Hey, I have a data set with ~1 million nodes and 1 million relations. My goal now is to return all of the data using the neo4j and cypher(QL) but I get a lot of redundancy. My set contains Posts, Authors, Comments and InLinks. The relations are:
- Post ->WRITTEN_BY->Author;
- Comment ->POSTED_ON->Post;
- InLinks ->LINKS->Post.
My cypher is this:
match (p:Posts)-[:WRITTEN_BY]->(author), (c:Comments)-[:POSTED_ON]->(p), (i:InLinks)-[:LINKS]->(p) RETURN p as Post, c as Comment, i as Inlink, author LIMIT 100
and I get an output like:
Post Comment InLink Author
PostID1 CommentID1 InLinkID1 AuthorID1 (for example)

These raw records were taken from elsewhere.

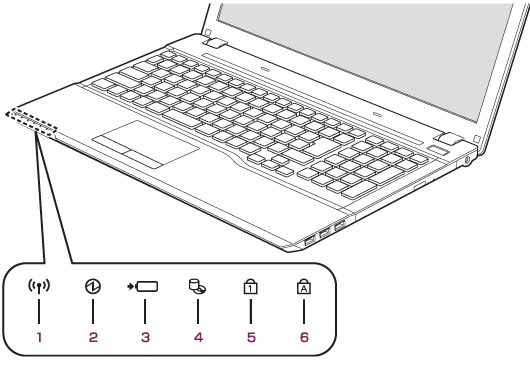 1 2 3 4 5 6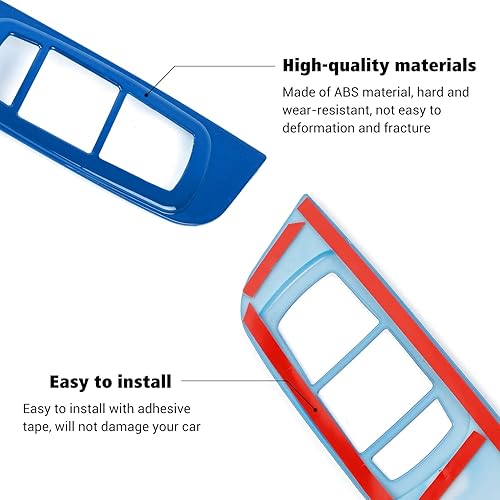 High-quality materials

Made of ABS material, hard and wear-resistant, not easy to deformation and fracture

Easy to install

Easy to install with adhesive tape, will not damage your car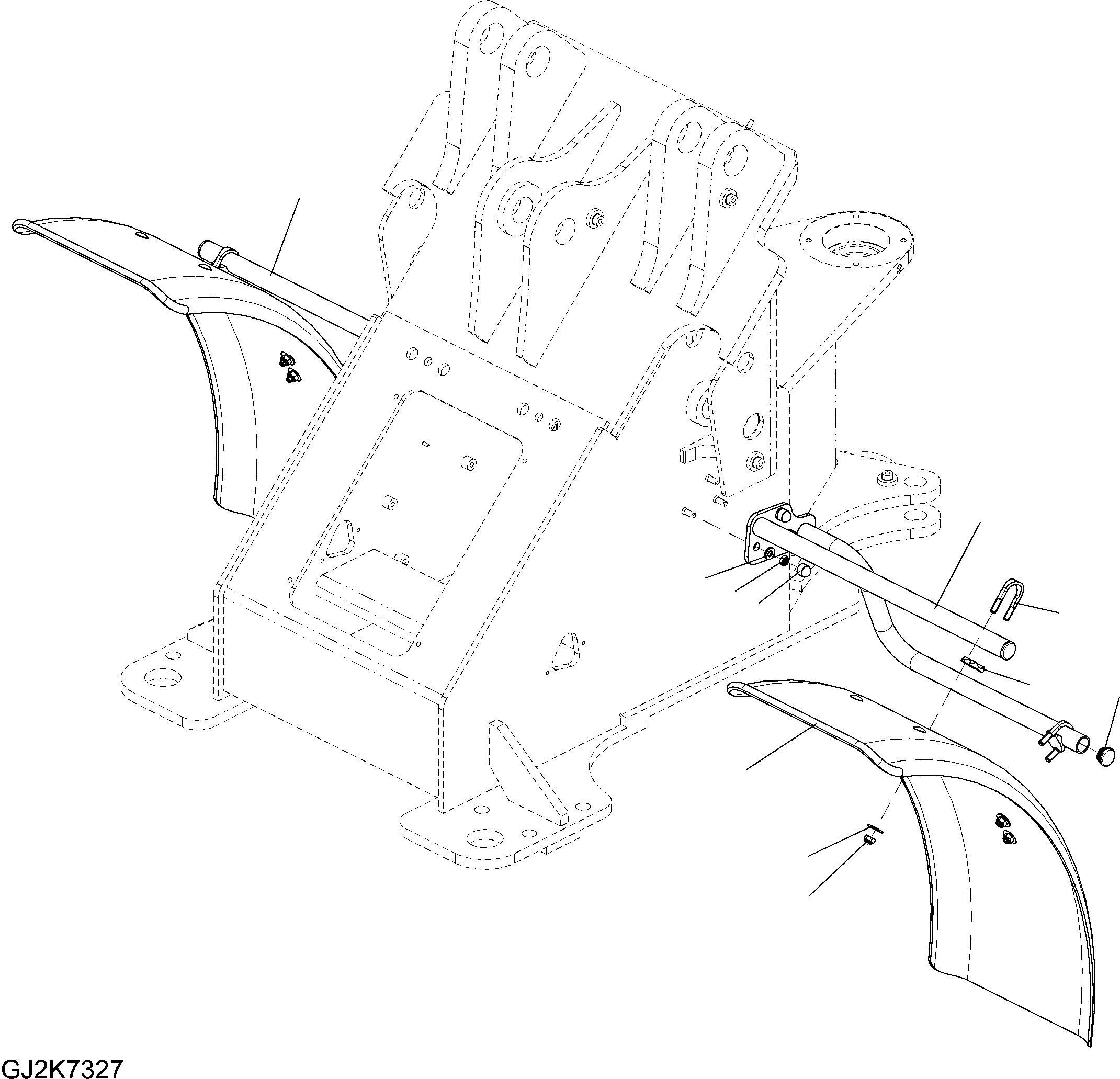 GJ2K7327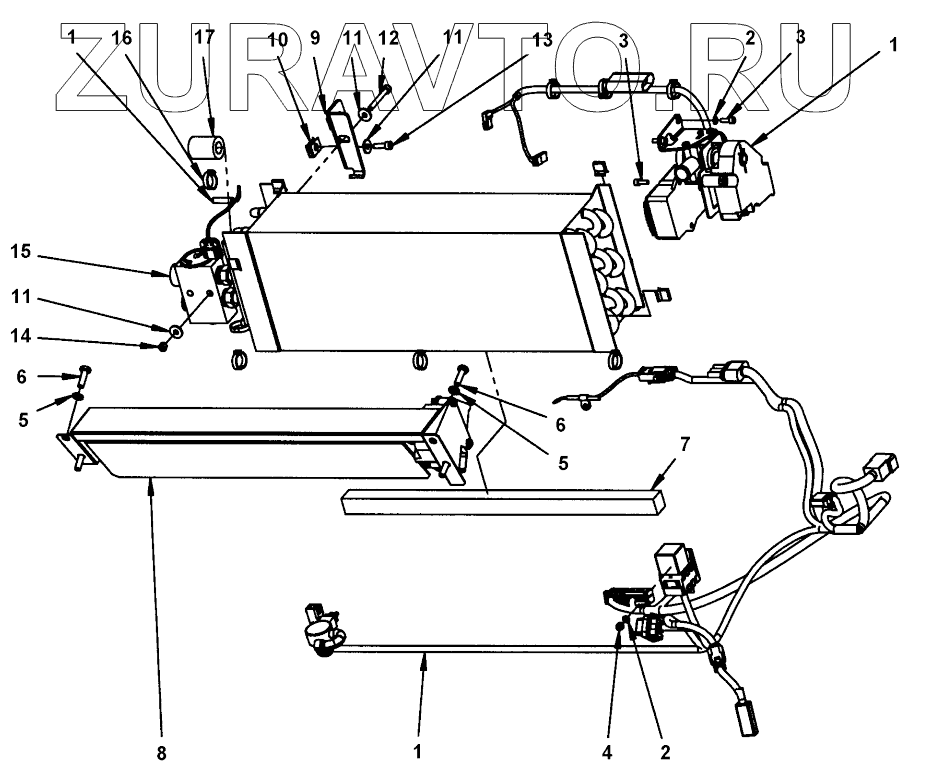 ZURAVTO.RU

1 16 17 10 9 11 12 11 13 3 2 3 1

15

11

14

6

5

6

5

7

8 1 4 2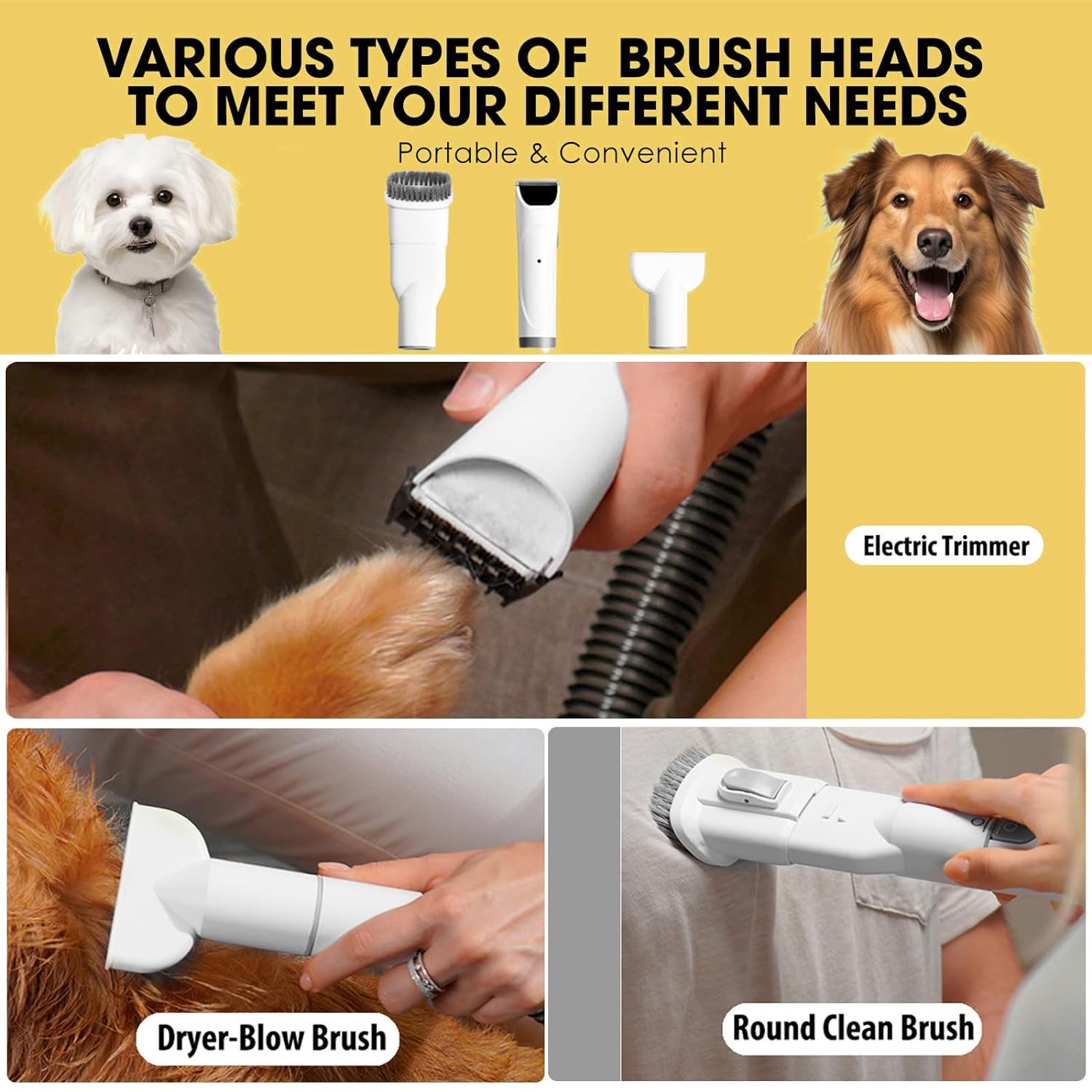 VARIOUS TYPES OF BRUSH HEADS TO MEET YOUR DIFFERENT NEEDS

Portable & Convenient

Electric Trimmer

Dryer-Blow Brush

Round Clean Brush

PostID1 CommentID1 InLinkID2 AuthorID1 (for example)
PostID1 CommentID2 InLinkID3 AuthorID1 (for example)
PostID1 CommentID2 InLinkID4 AuthorID1 (for example)
PostID1 CommentID1 InLinkID5 AuthorID1 (for example)
as you can see here, for the same Post and Author but different InLink and Comment I'm getting redundancy aka I'm getting data that is repeating non necessarily. What I'm trying to achieve is
Post Comment InLink Author
PostID1 CommentID1 InLinkID1 AuthorID1 (for example)
InLinkID2 AuthorID1 (for example)
InLinkID5 AuthorID1 (for example)
-------------------------------------------------------------------------
PostID1 CommentID2 InLinkID3 AuthorID1 (for example)
InLinkID2 AuthorID4 (for example)
Any tips on how to do this?
Thank you